November 17, 2006

Economic Opportunity & Jobs

By Senator Lena C. Taylro

Did you know that recent studies show that nearly 43% of working-age Milwaukee residents do not have jobs? Also, our metro area has the highest rate of racial disparities in employment in the country – about 59% of working-age black males in Milwaukee are unemployed.  To make matters worse, although our population is increasing, so is the city’s poverty rate. And as a result, Milwaukee’s inner city is now expanding outwards to include the Northwest Side.

I look forward to the day when businesses and corporations are knocking down the doors to our city. In order to make this dream a reality, we need to market ourselves as a desirable workforce. But, how can we make this happen?

First, we need to become involved in decisions that affect our ability to attain and hold jobs. For example, the Department of Transportation proposed to eliminate 14 bus routes while increasing fares which would create barriers for numerous employees who use the transit system to get to work.  If Milwaukee residents had not voiced themselves that proposal could have made it to County Executive Scott Walker’s final budget. It is imperative for us to make ourselves heard to protect our best interests.

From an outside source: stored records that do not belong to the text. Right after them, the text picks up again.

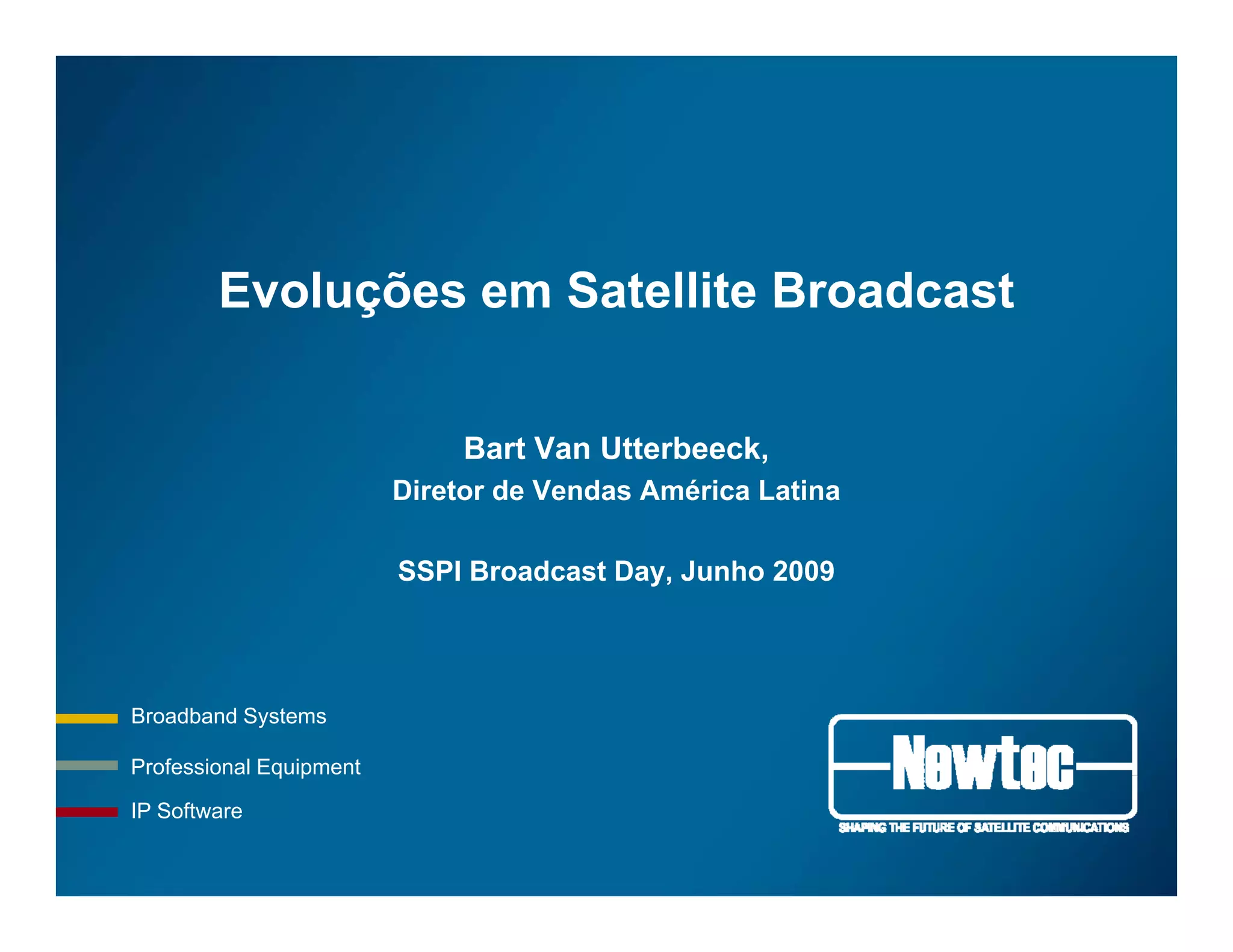 Evoluções em Satellite Broadcast

Bart Van Utterbeeck,
Diretor de Vendas América Latina

SSPI Broadcast Day, Junho 2009

Broadband Systems

Professional Equipment

IP Software

Newtec

SHAPING THE FUTURE OF SATELLITE COMMUNICATIONS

Secondly, we must be informed of opportunities that are already available for us. Against the odds, many of us have prospered by opening our own businesses. And I want to make sure that others know that it is an attainable goal. Wisconsin's Disadvantaged Business Enterprise and Minority Business Enterprise programs are great ways for you to start and grow your business. To learn more, you can call 608-267-7806.

If the larger businesses and corporations won't come to us then we need to commit to our own progress.  We have to take fate into our own hands and create our own paths. We also need to shape our children’s fate to ensure their success as well.

Lastly, we have got to make sure that our children do not follow the patterns of our past.  For many years, Milwaukee’s high school graduation rate has had some of the lowest in the country.   Studies consistently prove that a stable early childhood education not only produces better students, but also more productive and successful citizens in general. It appears that before we talk about college or high school education, we need to address the root of the problem which is early education.

So, parents, aunts, uncles, grandparents and friends, its time to stress a sound educational foundation. There are many options available but it is evident that more are needed in our area. For starters you could ask your local schools, churches and community organizations about free and affordable after-school programs that will assist in building upon your child’s early education.

It is up to us Milwaukee; we must voice ourselves and become involved in changes that affect our everyday lives; we need to take advantage of programs that are in place to help us succeed; and we have to realize that there will not be change unless Milwaukee's rising generations are able to avoid the pitfalls that have plagued so many in the past. If we will not be given our opportunity, then it is time for us to create the opportunity for ourselves.